**Document:**
--

This European election is unlike any other.

The UK Government and many others do not think the election should happen. It could even be cancelled before election day. The people elected may not ever take their seats and, if they do, they may not serve a full term. This election will take place in the midst of a national conversation which has often been polarising and confusing and has revealed many divides in our country.

While the European Parliament has real powers over a wide range of issues, in the UK these issues are incidental to the public debate. The main issue of this European Election is one which many people (but by no means all) view as already settled, and one over which the people standing for election will have little or no formal influence: Brexit.

Some may choose not to vote, others will cast their vote in protest.
Polarised feelings about Brexit and frustration with this election mean that the campaign, nationally and on the ground, may be unpleasant in tone. At a time of heightened political feeling, we need a civilised and respectful

What is the role of Christians at such a time? This briefing considers some of the political context in which the election is taking place, and invites you to consider what it means for you and how you might respond.


Why are we voting?

What can we do?

Political context

Essential information

Why are we voting?

Almost three years after the United Kingdom voted by a narrow margin to leave the European Union and its parliament, voters are being asked to return to the ballot box to decide who they want to represent them in the European Parliament.

The intervening years haven’t seen any real public or political debate about the kind of country we want to live in after Brexit. Instead we have been focusing on the withdrawal deal itself. The UK Government’s deal has been repeatedly rejected by the Westminster Parliament, and as a result, the two-year Article 50 process has been extended twice, now until 31 October 2019.

The UK Government hopes to prevent this election from taking place. However, whilst the UK remains a member of the European Union, we are obliged to participate in these Europe-wide elections.

--

**Directions:** According to the election briefing, until what date has the two-year Article 50 process now been extended? None of the material after this point is needed.

**Entries on spatial positioning:**
--

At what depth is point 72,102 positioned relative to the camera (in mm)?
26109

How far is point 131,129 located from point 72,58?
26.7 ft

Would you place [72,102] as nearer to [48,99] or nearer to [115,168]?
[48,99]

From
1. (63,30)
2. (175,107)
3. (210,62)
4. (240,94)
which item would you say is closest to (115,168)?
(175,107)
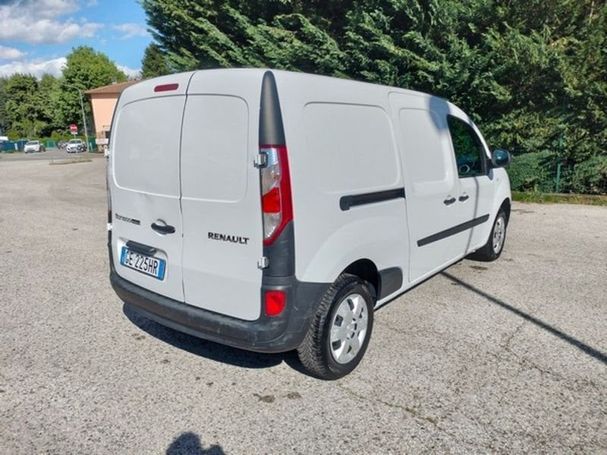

--

**Reply:** 31 October 2019